Experiment 1: 5x10 matrix populated with varying range random integers
It's clear enough that for a result set near the maximum result set size (5^10 ≅ 10^6 ) the Calculation time and the "Number of != results" have an asymptote. The fact that we see increasing functions just denote that we are still far from that point.

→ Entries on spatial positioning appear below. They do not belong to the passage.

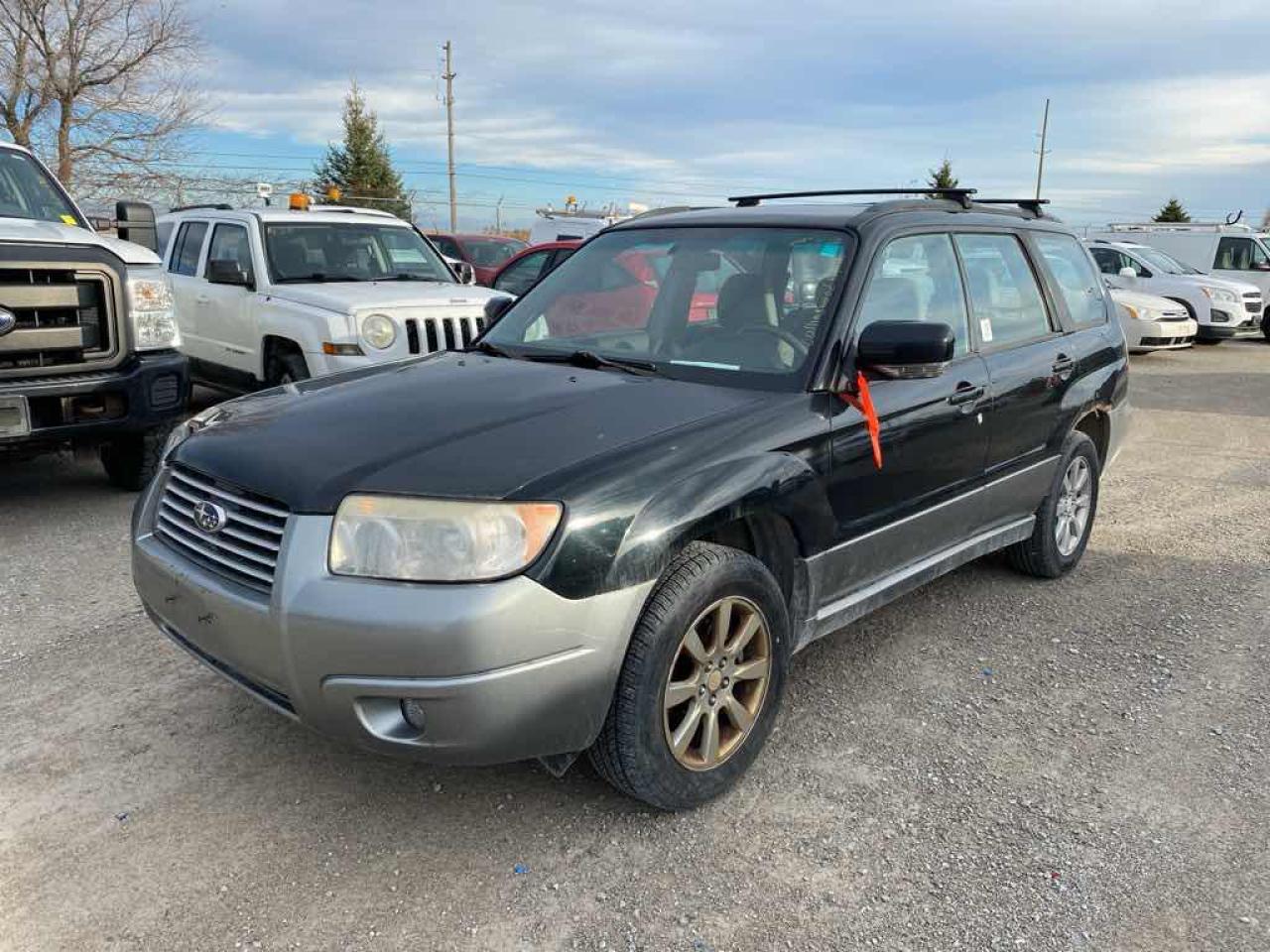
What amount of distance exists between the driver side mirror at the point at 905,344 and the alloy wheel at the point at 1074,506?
191cm

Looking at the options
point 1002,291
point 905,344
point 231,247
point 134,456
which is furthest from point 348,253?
point 905,344

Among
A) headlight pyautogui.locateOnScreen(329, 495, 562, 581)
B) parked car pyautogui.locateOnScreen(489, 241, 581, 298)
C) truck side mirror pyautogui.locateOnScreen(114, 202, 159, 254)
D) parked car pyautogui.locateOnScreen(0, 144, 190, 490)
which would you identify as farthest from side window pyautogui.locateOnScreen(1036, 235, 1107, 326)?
parked car pyautogui.locateOnScreen(489, 241, 581, 298)

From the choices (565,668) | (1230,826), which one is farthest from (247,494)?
(1230,826)

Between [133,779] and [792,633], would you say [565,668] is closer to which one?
[792,633]

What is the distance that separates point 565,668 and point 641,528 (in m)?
0.39

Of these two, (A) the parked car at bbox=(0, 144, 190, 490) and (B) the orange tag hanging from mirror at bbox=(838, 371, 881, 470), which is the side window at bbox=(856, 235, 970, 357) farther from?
(A) the parked car at bbox=(0, 144, 190, 490)

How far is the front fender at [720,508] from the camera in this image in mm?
2518

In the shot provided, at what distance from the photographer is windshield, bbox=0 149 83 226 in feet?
19.4

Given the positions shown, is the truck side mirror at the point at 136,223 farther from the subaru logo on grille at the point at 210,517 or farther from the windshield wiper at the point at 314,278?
the subaru logo on grille at the point at 210,517

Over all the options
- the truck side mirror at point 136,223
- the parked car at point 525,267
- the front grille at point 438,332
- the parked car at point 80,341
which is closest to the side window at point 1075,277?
the front grille at point 438,332

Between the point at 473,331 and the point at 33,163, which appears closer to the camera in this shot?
the point at 33,163

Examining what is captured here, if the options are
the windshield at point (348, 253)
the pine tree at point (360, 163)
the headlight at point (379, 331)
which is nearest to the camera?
A: the headlight at point (379, 331)

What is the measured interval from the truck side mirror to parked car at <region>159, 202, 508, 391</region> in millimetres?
961

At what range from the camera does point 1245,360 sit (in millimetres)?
14984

Morale: The smaller your elements are, the better chances you have to get it fast. This is because you are likely to have a lot of repetitions!
Note that our MAX calculation time is near 20 secs for the worst case tested
Experiment 2: Optimizations that aren't
Having a lot of memory available, we can calculate by brute force, not removing the repeated results.
The result is interesting ... 10.6 secs! ... Wait! What happened ? Our little "remove repeated integers" trick is eating up a lot of time, and when there are not a lot of results to remove there is no gain, but looses in trying to get rid of the repetitions.
But we may get a lot of benefits from the optimization when the Max numbers in the matrix are well under 5 10^5. Remember that I'm doing these tests with the 5x10 matrix fully loaded.
The Morale of this experiment is: The repeated integer removal algorithm is critical.
HTH!
PS: I have a few more experiments to post, if I get the time to edit them.